[Selected text]
▬▬▬▬▬▬▬▬▬▬

[lustre-devel] [LSF/MM/BPF TOPIC] [DRAFT] Lustre client upstreaming

Sat Jan 18 13:46:02 PST 2025

> On 1/17/25, 10:17 PM, "Oleg Drokin" <green at whamcloud.com <mailto:green at whamcloud.com>> wrote:
> > On Sat, 2025-01-18 at 11:45 +1100, NeilBrown wrote:
> > We need to demonstrate a process for, and commitment to, moving away
> > from the dual-tree model. We need patches to those parts of Lustre
> > that are upstream to land in upstream first (mostly).
>
>
> I think this is not very realistic.
> Large chunk (100%?) of users do not run not only the latest kernel
> release, they don't run the latest LTS either.
>
>
> When we were in staging last this manifested in random patches being
> landed and breaking the client completely and nobody noticing for
> months.
>
>
> Of course some automatic infrastructure could be built up to make it
> somewhat better, but it does not remove the problem of "nobody would
> run this mainline tree", I am afraid.

▬▬▬▬▬▬▬▬▬▬

[Provided records]
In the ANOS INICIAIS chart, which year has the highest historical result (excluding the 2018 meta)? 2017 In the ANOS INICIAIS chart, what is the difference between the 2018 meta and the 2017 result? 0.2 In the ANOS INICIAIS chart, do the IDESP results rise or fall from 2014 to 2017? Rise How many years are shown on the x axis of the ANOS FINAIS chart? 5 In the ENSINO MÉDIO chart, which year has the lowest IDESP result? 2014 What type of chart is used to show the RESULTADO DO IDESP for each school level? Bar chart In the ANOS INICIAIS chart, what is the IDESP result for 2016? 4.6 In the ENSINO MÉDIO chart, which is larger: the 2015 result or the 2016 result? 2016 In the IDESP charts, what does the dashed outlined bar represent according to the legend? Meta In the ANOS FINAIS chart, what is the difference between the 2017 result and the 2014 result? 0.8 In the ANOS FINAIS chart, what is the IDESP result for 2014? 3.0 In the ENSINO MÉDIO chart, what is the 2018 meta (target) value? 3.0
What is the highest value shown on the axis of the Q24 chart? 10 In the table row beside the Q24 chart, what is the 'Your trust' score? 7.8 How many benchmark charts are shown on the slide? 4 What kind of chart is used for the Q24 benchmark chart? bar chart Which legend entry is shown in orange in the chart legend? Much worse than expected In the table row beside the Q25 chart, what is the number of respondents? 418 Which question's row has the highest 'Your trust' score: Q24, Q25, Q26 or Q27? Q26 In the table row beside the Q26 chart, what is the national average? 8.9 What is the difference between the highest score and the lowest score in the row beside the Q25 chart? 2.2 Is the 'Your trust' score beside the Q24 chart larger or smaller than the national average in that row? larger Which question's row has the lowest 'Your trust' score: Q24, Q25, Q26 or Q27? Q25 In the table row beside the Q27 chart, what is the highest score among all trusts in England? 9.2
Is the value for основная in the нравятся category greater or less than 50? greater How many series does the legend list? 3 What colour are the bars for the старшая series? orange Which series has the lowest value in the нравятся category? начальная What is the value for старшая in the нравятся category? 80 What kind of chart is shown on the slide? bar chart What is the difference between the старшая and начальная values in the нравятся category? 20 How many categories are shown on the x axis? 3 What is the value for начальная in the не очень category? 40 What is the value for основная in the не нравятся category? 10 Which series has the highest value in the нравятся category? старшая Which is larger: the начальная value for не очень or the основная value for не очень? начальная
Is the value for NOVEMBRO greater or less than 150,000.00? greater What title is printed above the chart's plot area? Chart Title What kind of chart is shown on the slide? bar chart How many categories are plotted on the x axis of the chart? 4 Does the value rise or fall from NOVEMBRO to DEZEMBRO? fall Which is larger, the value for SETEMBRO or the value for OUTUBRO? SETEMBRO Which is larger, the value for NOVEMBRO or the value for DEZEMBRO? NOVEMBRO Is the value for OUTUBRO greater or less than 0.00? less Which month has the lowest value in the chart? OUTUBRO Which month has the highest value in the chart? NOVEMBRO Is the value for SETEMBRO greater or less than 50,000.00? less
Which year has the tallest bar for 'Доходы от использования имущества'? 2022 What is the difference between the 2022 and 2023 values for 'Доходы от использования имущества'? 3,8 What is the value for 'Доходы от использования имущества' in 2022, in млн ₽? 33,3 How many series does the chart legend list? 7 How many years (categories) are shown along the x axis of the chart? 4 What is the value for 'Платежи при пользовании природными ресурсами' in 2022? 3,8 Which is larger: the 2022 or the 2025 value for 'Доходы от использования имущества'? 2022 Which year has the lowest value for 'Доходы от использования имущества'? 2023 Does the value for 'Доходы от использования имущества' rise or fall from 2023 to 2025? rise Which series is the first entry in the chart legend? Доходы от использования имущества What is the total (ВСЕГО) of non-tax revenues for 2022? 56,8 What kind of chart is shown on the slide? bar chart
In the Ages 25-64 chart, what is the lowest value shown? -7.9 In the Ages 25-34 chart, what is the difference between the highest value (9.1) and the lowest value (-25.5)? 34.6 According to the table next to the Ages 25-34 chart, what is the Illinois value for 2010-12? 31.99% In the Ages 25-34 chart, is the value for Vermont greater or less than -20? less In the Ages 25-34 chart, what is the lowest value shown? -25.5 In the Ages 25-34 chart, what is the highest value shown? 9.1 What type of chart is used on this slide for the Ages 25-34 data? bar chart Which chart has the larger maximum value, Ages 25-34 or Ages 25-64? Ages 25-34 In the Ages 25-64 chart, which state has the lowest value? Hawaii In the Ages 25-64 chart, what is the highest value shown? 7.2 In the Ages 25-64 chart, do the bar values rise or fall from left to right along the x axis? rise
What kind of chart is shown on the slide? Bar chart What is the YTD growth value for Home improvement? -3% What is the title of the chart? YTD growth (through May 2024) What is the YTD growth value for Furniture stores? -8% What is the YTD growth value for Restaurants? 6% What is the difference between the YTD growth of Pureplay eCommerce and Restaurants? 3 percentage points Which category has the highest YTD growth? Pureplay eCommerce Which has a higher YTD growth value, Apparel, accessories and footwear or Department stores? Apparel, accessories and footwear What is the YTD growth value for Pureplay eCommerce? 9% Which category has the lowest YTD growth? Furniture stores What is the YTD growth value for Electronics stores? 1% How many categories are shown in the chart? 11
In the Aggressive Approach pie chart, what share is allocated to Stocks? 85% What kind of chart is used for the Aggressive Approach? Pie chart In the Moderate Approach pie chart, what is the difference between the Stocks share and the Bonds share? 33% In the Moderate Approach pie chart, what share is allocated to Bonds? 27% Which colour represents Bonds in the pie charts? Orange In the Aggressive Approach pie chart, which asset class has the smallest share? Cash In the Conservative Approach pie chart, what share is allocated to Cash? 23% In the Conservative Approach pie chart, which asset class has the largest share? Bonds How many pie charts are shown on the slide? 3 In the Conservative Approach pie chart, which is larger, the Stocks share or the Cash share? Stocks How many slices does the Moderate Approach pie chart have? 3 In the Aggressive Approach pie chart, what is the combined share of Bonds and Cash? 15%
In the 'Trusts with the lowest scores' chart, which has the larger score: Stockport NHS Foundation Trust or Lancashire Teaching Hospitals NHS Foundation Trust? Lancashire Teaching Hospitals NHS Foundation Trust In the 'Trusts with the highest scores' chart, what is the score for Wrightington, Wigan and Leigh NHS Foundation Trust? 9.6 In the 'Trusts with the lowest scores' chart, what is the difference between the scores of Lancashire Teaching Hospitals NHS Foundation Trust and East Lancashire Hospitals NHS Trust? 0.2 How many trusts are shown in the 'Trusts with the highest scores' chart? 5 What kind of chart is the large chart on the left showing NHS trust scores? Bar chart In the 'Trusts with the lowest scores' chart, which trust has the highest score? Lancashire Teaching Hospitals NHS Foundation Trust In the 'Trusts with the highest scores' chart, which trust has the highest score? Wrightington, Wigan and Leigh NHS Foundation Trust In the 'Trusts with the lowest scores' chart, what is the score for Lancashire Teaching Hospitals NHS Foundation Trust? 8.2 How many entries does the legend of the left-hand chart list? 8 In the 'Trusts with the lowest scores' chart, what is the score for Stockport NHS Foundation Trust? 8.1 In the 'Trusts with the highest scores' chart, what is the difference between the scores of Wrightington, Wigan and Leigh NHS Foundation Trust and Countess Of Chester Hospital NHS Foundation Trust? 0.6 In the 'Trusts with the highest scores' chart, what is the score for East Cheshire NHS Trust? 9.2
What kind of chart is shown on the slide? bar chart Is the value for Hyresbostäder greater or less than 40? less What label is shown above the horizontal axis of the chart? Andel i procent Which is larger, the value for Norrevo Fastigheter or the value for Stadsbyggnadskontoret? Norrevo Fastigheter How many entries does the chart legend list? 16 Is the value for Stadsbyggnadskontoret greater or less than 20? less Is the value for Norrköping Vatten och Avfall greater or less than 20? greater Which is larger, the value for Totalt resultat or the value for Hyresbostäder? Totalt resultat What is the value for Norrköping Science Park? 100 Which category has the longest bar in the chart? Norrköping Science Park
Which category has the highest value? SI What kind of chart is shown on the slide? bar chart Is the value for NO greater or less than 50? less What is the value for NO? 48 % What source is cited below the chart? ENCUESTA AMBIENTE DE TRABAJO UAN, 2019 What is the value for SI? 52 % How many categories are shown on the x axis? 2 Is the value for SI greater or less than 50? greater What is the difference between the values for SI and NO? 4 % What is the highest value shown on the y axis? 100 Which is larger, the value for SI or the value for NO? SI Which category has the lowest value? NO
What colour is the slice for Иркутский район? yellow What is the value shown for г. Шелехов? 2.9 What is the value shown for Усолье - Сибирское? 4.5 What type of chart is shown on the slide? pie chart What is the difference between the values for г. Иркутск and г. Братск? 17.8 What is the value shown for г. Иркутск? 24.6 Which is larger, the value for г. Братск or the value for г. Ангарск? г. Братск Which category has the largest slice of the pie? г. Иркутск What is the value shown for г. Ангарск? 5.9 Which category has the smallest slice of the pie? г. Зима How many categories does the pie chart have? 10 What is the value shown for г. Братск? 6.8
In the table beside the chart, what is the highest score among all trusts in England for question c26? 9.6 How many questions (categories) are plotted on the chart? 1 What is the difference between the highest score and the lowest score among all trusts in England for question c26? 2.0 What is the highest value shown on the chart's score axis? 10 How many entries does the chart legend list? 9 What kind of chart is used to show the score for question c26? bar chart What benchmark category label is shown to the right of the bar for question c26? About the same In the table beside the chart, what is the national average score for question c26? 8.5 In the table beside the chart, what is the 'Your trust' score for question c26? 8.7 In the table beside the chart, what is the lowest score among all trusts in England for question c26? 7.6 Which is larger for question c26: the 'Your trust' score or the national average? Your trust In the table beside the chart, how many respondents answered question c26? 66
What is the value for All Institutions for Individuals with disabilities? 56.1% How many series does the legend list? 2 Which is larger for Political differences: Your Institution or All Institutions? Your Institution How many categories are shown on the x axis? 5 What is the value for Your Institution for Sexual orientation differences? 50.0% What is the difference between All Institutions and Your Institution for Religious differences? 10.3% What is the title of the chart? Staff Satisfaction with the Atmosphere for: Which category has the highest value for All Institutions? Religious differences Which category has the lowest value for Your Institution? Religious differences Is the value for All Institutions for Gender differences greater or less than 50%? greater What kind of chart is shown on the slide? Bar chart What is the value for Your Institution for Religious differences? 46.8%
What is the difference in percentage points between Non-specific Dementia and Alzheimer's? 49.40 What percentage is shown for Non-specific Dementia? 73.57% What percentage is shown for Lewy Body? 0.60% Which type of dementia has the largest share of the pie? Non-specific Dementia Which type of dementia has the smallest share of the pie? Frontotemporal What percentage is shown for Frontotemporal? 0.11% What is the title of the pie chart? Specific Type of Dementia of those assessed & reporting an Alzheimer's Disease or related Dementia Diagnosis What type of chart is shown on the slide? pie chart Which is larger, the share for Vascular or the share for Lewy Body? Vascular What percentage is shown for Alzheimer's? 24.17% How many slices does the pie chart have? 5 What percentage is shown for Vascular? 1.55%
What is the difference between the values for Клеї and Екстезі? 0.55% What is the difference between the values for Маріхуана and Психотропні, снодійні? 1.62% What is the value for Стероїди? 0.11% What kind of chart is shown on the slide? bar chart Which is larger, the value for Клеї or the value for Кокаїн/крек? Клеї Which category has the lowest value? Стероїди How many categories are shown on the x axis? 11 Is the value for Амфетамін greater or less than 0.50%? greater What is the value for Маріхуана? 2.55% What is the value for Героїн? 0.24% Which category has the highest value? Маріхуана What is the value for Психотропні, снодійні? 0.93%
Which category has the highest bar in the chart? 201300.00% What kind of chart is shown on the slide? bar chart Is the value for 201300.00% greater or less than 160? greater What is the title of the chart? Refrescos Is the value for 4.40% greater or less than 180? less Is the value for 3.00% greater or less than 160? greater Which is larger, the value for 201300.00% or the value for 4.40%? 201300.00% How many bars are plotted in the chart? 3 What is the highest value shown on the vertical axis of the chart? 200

▬▬▬▬▬▬▬▬▬▬

[What to do]
[A] List every bracketed tag in the subject line of the Lustre upstreaming thread.
[B] Extend the Lustre upstreaming thread, starting after its last line.
The listing isn't needed for any of this.

[Task answers]
[A]
lustre-devel
LSF/MM/BPF TOPIC
DRAFT

[B]
I think there's a decent chunk of users on newer kernels. Ubuntu 22/24 is
on (a bit past latest) LTS 6.8 kernel [1], AL2023 is on previous LTS 6.1 [2], and
working on upcoming LTS 6.12 [3].

When a patch lands in lustre-release/master, it could be around 1 - 1.5 years
before it lands in a proper Lustre release. At that point, it might see real
production usage.

If a patch landed in a hypothetical upstream client, it might be around 6
months until a production kernel is using that client.

So I think it's mostly a matter of convincing people to use an upstream
client. I don't think people wanted to use the staging client because it
didn't work well and wasn't stable. And vendors don't want to work on
something that no one uses. It the client is "good enough" and people
are confident it'll continue to be updated, I think they will use it. The
staging client was neither of those things.

So I think the problem at hand is molding the existing development
practices to allow us to deliver an upstream client that has a baseline of
functionality and stability. And at the same time, supporting older vendor
kernels. I don't think it'd be a quick transition, but I think it's a tractable
problem.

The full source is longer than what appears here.